The workloads preview will flag things like "anomalous application behavior, including suspicious login patterns and directory changes," explained Alex Weinert, director of identity security at Microsoft, in the announcement. IT pros can set Azure AD Conditional Access policies to address such anomalous workloads.
These kinds of workloads aren't necessarily associated with end users. They might be better conceived as software or services workloads, Weinert explained:
As businesses shift to cloud computing, organizations are deploying software workloads (e.g., apps, services, or scripts) that access cloud resources. These have workload identities in Azure AD -- applications, managed identities, and service principals.
Anomalous workloads are typically associated with attackers trying to move laterally in computing environments, and so Microsoft is enabling their detections with the new preview.
Microsoft Sentinel New Log Options
Microsoft added two new log options to Microsoft Sentinel, called "Basic" and "Archived," according to an announcement.
Basic Logs allow Microsoft's cloud-native security information and event management tool "to sift through high volumes of data and find high-severity, low-visibility threats." It's conceived of as a lower cost option for handling large data sets.
Archived Logs add the ability to retain Basic Log data and Analytics Log data for up to seven years "at very low cost," according to Microsoft.
Microsoft Sentinel is also getting bolstered with MITRE ATT&CK techniques. It's getting log ingestion integration with Azure Purview for monitoring data stores within Azure and "Amazon resources, like Amazon S3."

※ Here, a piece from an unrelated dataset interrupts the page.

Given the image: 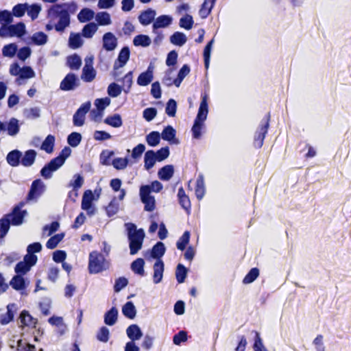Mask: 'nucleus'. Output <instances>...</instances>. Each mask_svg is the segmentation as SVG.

Microsoft Sentinel is also getting integration with SAP data via "a public preview of SAP solutions User Master Data capability." Microsoft has also created a "new unified GitHub community" for security operations center teams, which lets them find "the latest hunting queries and analytics for Microsoft Sentinel and Microsoft Defender."
Microsoft Azure Payment HSM Service Preview
Microsoft has a new service for payment card issuers and payment processors that's now in public preview in its Azure East US and North Europe regions.
The new Microsoft Azure Payment HSM service protects cryptographic keys and customer PINs for secure payment transactions. The "HSM" abbreviation refers to the hardware security modules used by payment processors. Microsoft's new service (in preview) offers a way for payment processors to move from "legacy on-premises applications and hardware security modules (HSM) to a cloud-based infrastructure that is not generally under their direct control," Microsoft explained.
Microsoft's solution leverages technologies from Thales, including the Thales payShield 10K payment HSMs, which are used in the cryptographic key operations associated with payment transactions that occur in the Azure cloud. The Thales payShield Manager is used by Microsoft for "secure remote access to the HSMs." Microsoft claims its new solution complies with Payment Card Industry requirements.